By Troy Singleton

When Rutgers University’s Board of Governors voted last month to raise tuition 3.3 percent amid student outcry, the university’s vice president for budgeting, Nancy Winterbauer, said, “I know lots of them are struggling. But we’re a public institution where state funding is flat — it’s at the level it was in the ’90s — and we simply can’t provide the quality of an education that our students need without raising tuition.”

While this might not soothe the wounds of Rutgers students struggling to make ends meet, it’s clear that they’re not alone. Across our state and country, the cost of a college education has skyrocketed over the last few decades.

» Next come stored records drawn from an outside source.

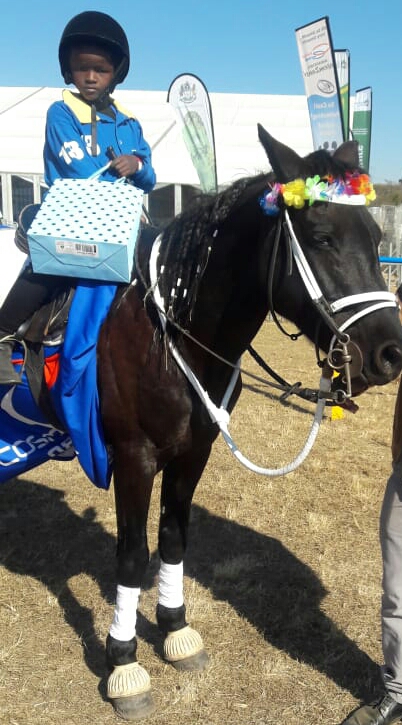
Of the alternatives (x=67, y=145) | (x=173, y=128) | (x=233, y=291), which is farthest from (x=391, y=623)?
(x=173, y=128)

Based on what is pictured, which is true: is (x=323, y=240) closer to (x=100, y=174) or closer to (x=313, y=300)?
(x=313, y=300)

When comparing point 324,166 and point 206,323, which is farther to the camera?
point 206,323

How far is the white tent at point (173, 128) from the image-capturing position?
1716 cm

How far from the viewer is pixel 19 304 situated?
267 cm

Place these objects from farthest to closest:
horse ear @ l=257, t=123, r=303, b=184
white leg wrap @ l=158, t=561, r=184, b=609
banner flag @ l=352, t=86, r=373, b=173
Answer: banner flag @ l=352, t=86, r=373, b=173 → white leg wrap @ l=158, t=561, r=184, b=609 → horse ear @ l=257, t=123, r=303, b=184

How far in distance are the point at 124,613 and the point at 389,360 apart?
1.67m

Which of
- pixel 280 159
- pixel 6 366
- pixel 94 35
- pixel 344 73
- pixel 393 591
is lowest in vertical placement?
pixel 393 591

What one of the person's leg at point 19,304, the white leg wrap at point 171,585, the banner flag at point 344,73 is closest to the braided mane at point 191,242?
the person's leg at point 19,304

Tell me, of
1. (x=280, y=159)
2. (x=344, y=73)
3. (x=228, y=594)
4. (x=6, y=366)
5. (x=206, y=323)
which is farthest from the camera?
(x=344, y=73)

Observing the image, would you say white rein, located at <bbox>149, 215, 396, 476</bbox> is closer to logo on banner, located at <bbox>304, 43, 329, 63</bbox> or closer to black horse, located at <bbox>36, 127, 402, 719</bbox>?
black horse, located at <bbox>36, 127, 402, 719</bbox>

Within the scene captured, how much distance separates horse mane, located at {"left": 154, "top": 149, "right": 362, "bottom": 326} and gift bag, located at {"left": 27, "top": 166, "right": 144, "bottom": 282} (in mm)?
160

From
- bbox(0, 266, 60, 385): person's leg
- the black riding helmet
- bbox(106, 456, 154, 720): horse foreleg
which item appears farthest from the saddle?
the black riding helmet

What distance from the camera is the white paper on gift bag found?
2.42 m

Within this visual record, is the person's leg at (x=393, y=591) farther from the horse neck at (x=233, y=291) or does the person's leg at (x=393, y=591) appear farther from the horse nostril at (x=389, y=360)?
the horse neck at (x=233, y=291)
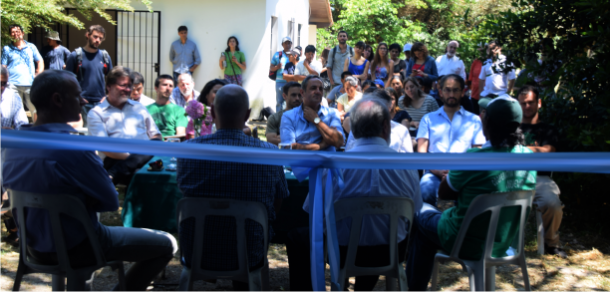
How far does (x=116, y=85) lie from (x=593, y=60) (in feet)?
14.1

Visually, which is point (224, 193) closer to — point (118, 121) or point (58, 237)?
point (58, 237)

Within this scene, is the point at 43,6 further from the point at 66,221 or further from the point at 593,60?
the point at 593,60

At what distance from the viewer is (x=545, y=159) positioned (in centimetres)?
197

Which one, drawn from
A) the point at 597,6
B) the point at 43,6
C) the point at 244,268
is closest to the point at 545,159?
the point at 244,268

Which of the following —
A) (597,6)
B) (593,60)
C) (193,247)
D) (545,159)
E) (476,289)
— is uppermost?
(597,6)

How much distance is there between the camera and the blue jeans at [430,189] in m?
4.09

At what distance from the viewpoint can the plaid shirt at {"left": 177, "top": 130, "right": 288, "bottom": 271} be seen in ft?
8.20

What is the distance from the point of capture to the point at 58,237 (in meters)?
2.43

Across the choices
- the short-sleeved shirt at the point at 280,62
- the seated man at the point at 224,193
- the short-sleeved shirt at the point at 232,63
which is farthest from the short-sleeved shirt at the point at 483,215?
the short-sleeved shirt at the point at 232,63

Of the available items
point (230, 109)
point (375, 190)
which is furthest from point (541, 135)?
point (230, 109)

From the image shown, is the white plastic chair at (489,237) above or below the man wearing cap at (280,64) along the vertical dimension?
below

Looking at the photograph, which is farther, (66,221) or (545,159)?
(66,221)

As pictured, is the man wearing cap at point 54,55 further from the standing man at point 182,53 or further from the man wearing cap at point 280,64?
the man wearing cap at point 280,64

Whether the relationship between cuts in state aid to colleges and tuition increases is an uncanny coincidence or a direct correlation remains to be proven. However, we do know that state aid to New Jersey’s senior public colleges and universities has been cut by 15 percent over the last four years, while tuition at these schools has risen an average of 17.4 percent over the last five years.

I think everyone can agree that the cornerstone of a healthy economy and a vibrant future for our young people and our country as a whole is a college education. So how do we — like most other states — invest in higher education during this extraordinarily tight economy without overburdening taxpayers?

In today’s chase for finite resources, I believe we should reward schools that deliver a more efficient educational product without compromising the integrity of their academic mission.

That’s why I have joined with my colleague, Assemblyman Joe Cryan, in sponsoring A3856 to create a performance-based funding plan to allocate state aid to our colleges and universities.